INPUT FOR THIS TASK.
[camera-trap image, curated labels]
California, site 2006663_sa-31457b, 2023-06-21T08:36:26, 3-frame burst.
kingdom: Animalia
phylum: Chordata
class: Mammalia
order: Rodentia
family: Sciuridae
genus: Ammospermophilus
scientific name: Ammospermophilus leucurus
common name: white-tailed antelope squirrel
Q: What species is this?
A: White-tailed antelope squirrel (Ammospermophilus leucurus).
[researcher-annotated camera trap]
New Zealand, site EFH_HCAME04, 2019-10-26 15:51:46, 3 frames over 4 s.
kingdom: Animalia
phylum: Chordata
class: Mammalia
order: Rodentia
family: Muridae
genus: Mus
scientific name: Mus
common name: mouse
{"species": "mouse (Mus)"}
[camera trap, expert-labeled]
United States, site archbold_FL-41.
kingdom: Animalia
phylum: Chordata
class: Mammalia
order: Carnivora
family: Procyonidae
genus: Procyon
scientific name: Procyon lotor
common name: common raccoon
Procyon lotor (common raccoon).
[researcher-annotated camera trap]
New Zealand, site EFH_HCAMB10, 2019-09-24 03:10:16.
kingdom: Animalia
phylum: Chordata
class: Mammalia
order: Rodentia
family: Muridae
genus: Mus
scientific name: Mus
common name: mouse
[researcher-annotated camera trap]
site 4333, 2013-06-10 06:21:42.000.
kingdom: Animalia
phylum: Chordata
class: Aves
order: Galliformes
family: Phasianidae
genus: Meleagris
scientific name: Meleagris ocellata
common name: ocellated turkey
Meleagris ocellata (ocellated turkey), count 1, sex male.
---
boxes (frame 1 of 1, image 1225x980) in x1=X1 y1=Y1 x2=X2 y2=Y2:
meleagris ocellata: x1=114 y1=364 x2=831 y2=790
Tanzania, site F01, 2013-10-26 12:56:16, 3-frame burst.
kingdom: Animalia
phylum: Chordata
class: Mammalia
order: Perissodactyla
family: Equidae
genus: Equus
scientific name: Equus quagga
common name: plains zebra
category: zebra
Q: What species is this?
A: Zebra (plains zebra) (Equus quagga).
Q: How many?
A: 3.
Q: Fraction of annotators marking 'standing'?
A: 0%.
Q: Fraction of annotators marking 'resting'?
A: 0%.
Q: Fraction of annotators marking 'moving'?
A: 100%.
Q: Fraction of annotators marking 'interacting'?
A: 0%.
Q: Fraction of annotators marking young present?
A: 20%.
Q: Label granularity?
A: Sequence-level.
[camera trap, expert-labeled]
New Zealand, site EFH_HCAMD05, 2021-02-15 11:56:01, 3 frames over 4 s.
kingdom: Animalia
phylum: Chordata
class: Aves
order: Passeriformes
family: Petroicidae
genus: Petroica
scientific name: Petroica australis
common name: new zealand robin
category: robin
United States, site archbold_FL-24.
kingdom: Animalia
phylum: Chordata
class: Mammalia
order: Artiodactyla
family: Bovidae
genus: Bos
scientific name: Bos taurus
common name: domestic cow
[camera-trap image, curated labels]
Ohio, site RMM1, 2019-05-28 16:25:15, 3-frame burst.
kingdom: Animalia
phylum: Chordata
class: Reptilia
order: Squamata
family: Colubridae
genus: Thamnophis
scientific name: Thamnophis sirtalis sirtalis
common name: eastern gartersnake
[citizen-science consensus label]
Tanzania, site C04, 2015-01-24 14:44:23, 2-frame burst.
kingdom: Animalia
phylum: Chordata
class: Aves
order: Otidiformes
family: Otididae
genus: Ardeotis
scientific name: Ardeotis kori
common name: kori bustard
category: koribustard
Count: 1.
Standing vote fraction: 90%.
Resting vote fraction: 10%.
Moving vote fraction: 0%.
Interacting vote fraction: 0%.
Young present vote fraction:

WORK REQUEST. Your answer consists solely of the lines from the top of the records above through the line that contains "genus: Equus", each echoed exactly.

TASK SOLUTION.
[camera-trap image, curated labels]
California, site 2006663_sa-31457b, 2023-06-21T08:36:26, 3-frame burst.
kingdom: Animalia
phylum: Chordata
class: Mammalia
order: Rodentia
family: Sciuridae
genus: Ammospermophilus
scientific name: Ammospermophilus leucurus
common name: white-tailed antelope squirrel
Q: What species is this?
A: White-tailed antelope squirrel (Ammospermophilus leucurus).
[researcher-annotated camera trap]
New Zealand, site EFH_HCAME04, 2019-10-26 15:51:46, 3 frames over 4 s.
kingdom: Animalia
phylum: Chordata
class: Mammalia
order: Rodentia
family: Muridae
genus: Mus
scientific name: Mus
common name: mouse
{"species": "mouse (Mus)"}
[camera trap, expert-labeled]
United States, site archbold_FL-41.
kingdom: Animalia
phylum: Chordata
class: Mammalia
order: Carnivora
family: Procyonidae
genus: Procyon
scientific name: Procyon lotor
common name: common raccoon
Procyon lotor (common raccoon).
[researcher-annotated camera trap]
New Zealand, site EFH_HCAMB10, 2019-09-24 03:10:16.
kingdom: Animalia
phylum: Chordata
class: Mammalia
order: Rodentia
family: Muridae
genus: Mus
scientific name: Mus
common name: mouse
[researcher-annotated camera trap]
site 4333, 2013-06-10 06:21:42.000.
kingdom: Animalia
phylum: Chordata
class: Aves
order: Galliformes
family: Phasianidae
genus: Meleagris
scientific name: Meleagris ocellata
common name: ocellated turkey
Meleagris ocellata (ocellated turkey), count 1, sex male.
---
boxes (frame 1 of 1, image 1225x980) in x1=X1 y1=Y1 x2=X2 y2=Y2:
meleagris ocellata: x1=114 y1=364 x2=831 y2=790
Tanzania, site F01, 2013-10-26 12:56:16, 3-frame burst.
kingdom: Animalia
phylum: Chordata
class: Mammalia
order: Perissodactyla
family: Equidae
genus: Equus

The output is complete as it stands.